They say prefecture 46, Fukui, is the happiest in Japan. If that’s the case, then it’s true in spite of the weather. Winter here consists of snow, sleet, hail and rain, usually within a few minutes of each other. Still, the people are happy – it’s a very different place in summer, apparently. Historically, though, there’s no doubting that the place has seen its fair share of glee. Take 1940, for example, when there was a sudden spike in happiness – a leap from misery to joy.
By then the Second World War was well under way in Europe. Germany was stretching out its black fists to pulverise its neighbours; France raised the white flag, and with America swithering over whether or not to get involved, Britain was beginning to feel very isolated.
On the opposite side of Europe, the situation was altogether more dire.

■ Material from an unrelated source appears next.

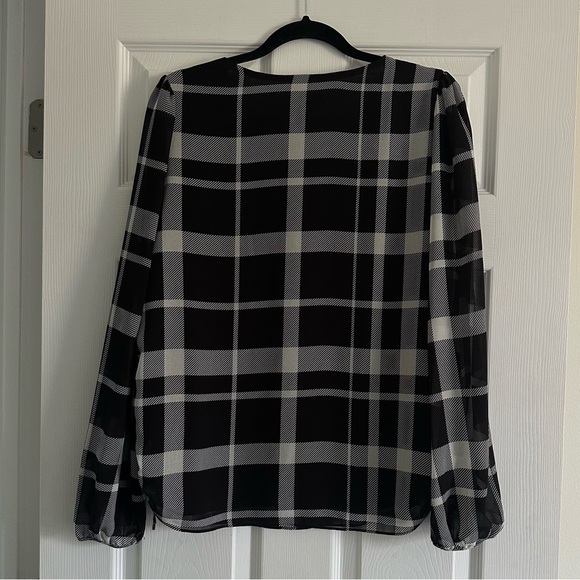 Size L Cabin Klein Black and White Gingham Plaid Chiffon Top with Ruched Sleeves - Picture 2 of 5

Polish Jews, already on the run from the Nazis, now found their country invaded from the East as the Soviet Union began a big, red march into the continent. With nowhere else to go, the Jews fled to Lithuania to buy themselves a little time. There they found themselves trapped, with every border country having strong allegiances one way or another.
Salvation, when it arrived, came from an usual source: Chiune Sugihara, the vice consul of the Japanese Consulate in Kaunas. A deal was struck with Russian troops, allowing any Jewish Pole to pass all the way through the vastness of Russia and get on a boat to Japan, so long as they held the relevant documentation and bought a ticket on the Trans-Siberian railway at an inflated price.
Though Japan was not yet part of The Axis, the orders were not to help Jews in any way. But Sugihara was a man of conscience – and he had to pass the stricken refugees every day. So, in an act of gross disobedience, the man from Gifu started issuing visas. Thousands of them.
It’s not certain exactly how many thousands of people he saved from the Nazi camps and Siberian prisons, but save them he did. After ending the mammoth train journey in Vladivostok, the majority of the refugees immediately boarded a boat to Japan. In those days, Tsuruga, Fukui was an important port town and so it was here that salvation was finally found.
The dishevelled Poles must have been quite a sight as they shambled through town, and there are some alive today who still remember watching these strange, wretched gaijins disembarking.
Though she was already in her late teens by then, Eiko Takagi doesn’t actually remember that day. Perhaps she was out of town, perhaps she was doing something else. Who knows, but at 89, we’ll forgive her the slight memory lapse.
She still lives in the rainy little town by the sea, making dolls as she has done since her youth. Yet, what started as a hobby all those years ago is today a high art form. Implausibly made exclusively from paper, Takagi’s figurines have a vitality about them that Pixar would envy. Each little diorama depicts an seasonal scene – flying kites in an autumnal breeze, throwing snowballs, preparing for New Year celebrations – that changes throughout the year. They almost always involve children, and though the dolls are faceless, they are absolutely full of life. Takagi doesn’t sketch the scene before she creates them, she just makes what she sees in her mind’s eye.
So content is Takagi with her work, that she doesn’t feel the need to sell it. No, she just teaches other people and occasionally does temporary exhibitions for department stores. She doesn’t need more than that – she’s content, you see? Happy.